Dans sa déclaration politique publiée à l’issue de la réunion dite des fondateurs du parti, le RCD dénonce, au passif du gouvernement congolais, « un déficit criant de réalisations par rapport aux objectifs de la transition, notamment dans les domaines de la formation de l’armée restructurée et intégrée, du rétablissement de l’autorité de l’Etat sur l’ensemble du territoire national et spécialement dans la province du Sud-Kivu, de la réconciliation nationale et de la transparence dans la gestion des affaires de l’Etat ». La réunion des fondateurs du RCD clôturait ainsi une semaine de deuil porté en mémoire des victimes des massacres du 13 au 14 août 2004, perpétrés à Gatumba, au Burundi, sur des réfugiés congolais d’origine tutsi-banyamulenge.
Dr Ilunga, sénateur RCD : « C’est inacceptable »
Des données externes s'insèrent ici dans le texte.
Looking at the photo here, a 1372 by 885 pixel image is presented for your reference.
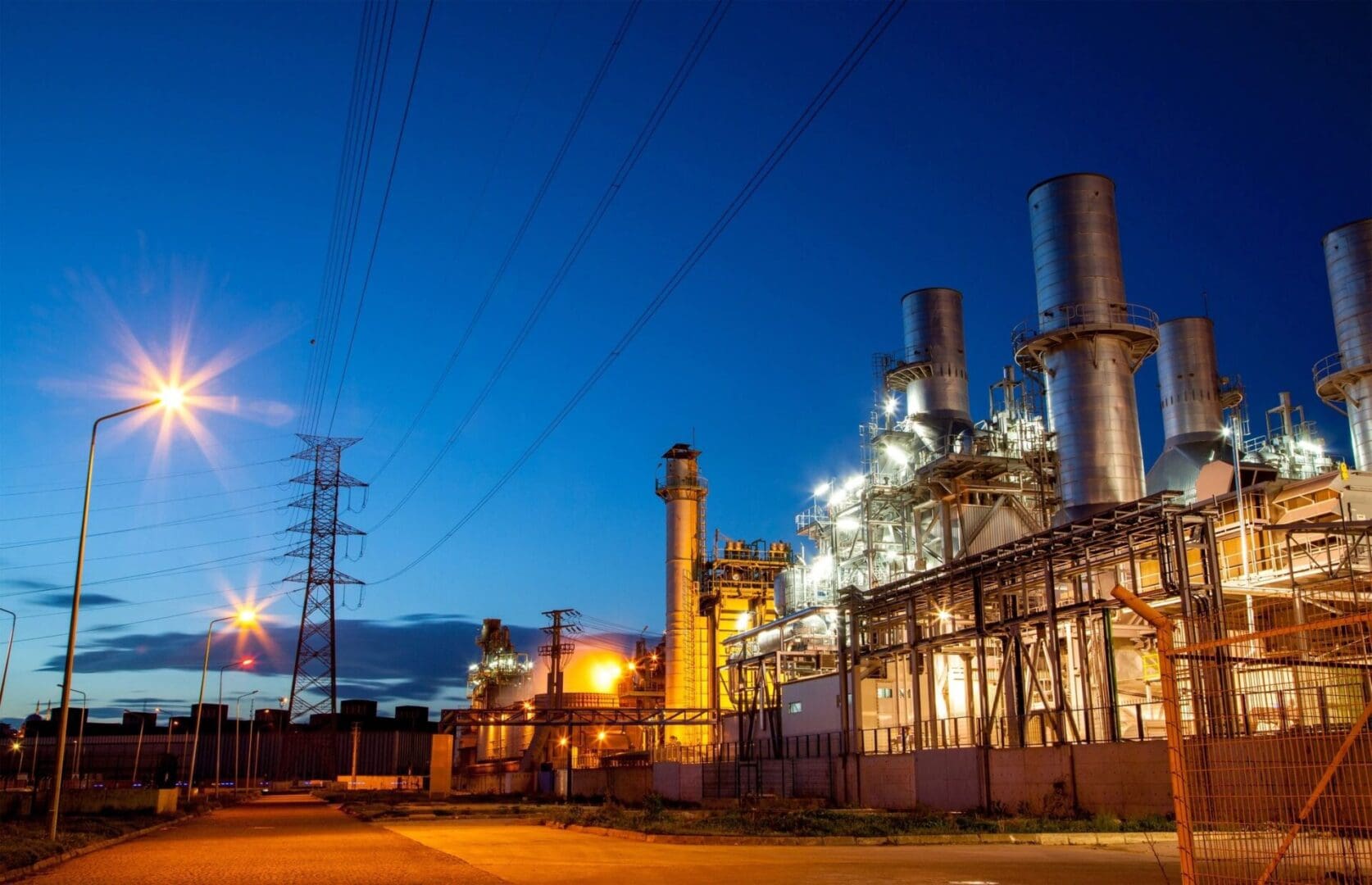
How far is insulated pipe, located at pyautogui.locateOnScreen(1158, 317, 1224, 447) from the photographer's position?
56812 millimetres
A Kinshasa, on minimise la portée de cette décision d’autant plus qu’au sein même du RCD, les violons ne s’accordent pas sur l’opportunité de la décision. Les membres du parti qui n’ont pas fait le déplacement de Goma n’hésitent pas à condamner la décision prise. Dr Emile Ilunga, ancien président du RCD-Goma, sous la rébellion et actuellement premier vice-président du Sénat, est particulièrement sévère contre le nouveau président du mouvement, M. Azarias Ruberwa, qui est également vice-président de la République : « La déclaration de notre président, s’est-il insurgé mardi matin, a rejoint la position des gens qu’il a combattus hier », allusion aux huit députés banyamulenge qui avaient déjà pris la même décision en juillet 2004 et qui avaient été condamnés par la haute direction du parti. « On peut déduire que le vice-président de la République ne souhaite pas le bien de la RDC et de son peuple. Décrocher le RCD des institutions est inacceptable. C’est ainsi que nous lançons un appel aux camarades députés, sénateurs, ministres et autres animateurs RCD des institutions citoyennes à demeurer à leur poste pour continuer le processus et l’infléchir dans l’intérêt du peuple. Aucune distraction n’est de mise à un an de la fin de la transition. »
Sur la même lancée, Mova Sakanyi, le ministre congolais de l’Information et porte-parole du gouvernement préfère tout simplement ignorer la décision du RCD : « Il n’est pas question d’arrêter la transition. Nous considérons que les engagements que nous avons pris envers notre peuple dépassent de loin les considérations partisanes, et à la limite, tribale. » Réaction pratiquement identique du MPR (Mouvement Populaire de la Révolution), le parti de feu le maréchal Mobutu qui, par le truchement de sa présidente, Mme Cathérine Nzuzi wa Mbombo regrette que Me Azarias Ruberwa, tout juriste qu’il est, n’ait pas cherché à utiliser le mécanisme mis en place par le processus de transition pour faire valoir ses revendications : « Que compte-t-il faire dans ce cas précis, se demande-t-elle, du moment qu’il renonce à la confrontation d’idées dont se réclament tous les démocrates ? »
Scission du RCD
Bref, le malaise est général aussi bien à Kinshasa qu’en province. Il est sûrement plus profond encore dans le propre parti d’Azarias Ruberwa qui se sent gêné aux entournures du fait que les membres du RCD, restés à Kinshasa et confortablement calés dans des postes politiques de haute responsabilité, ne trouvent pas de lien direct entre les massacres de Gatumba, le deuil « national » porté localement en mémoire des victimes banyamulenge et le comportement du vice-président de la République en tant qu’homme d’Etat.
Dans un communiqué laconique, diffusé dans tous les médias, paru à Kinshasa mardi matin, ministres, députés et sénateurs RCD restés à Kinshasa annoncent leur détermination à continuer d’exercer leur fonction dans les différentes institutions. Si ce n’est pas encore l’implosion du RCD-Goma, cela y ressemble énormément.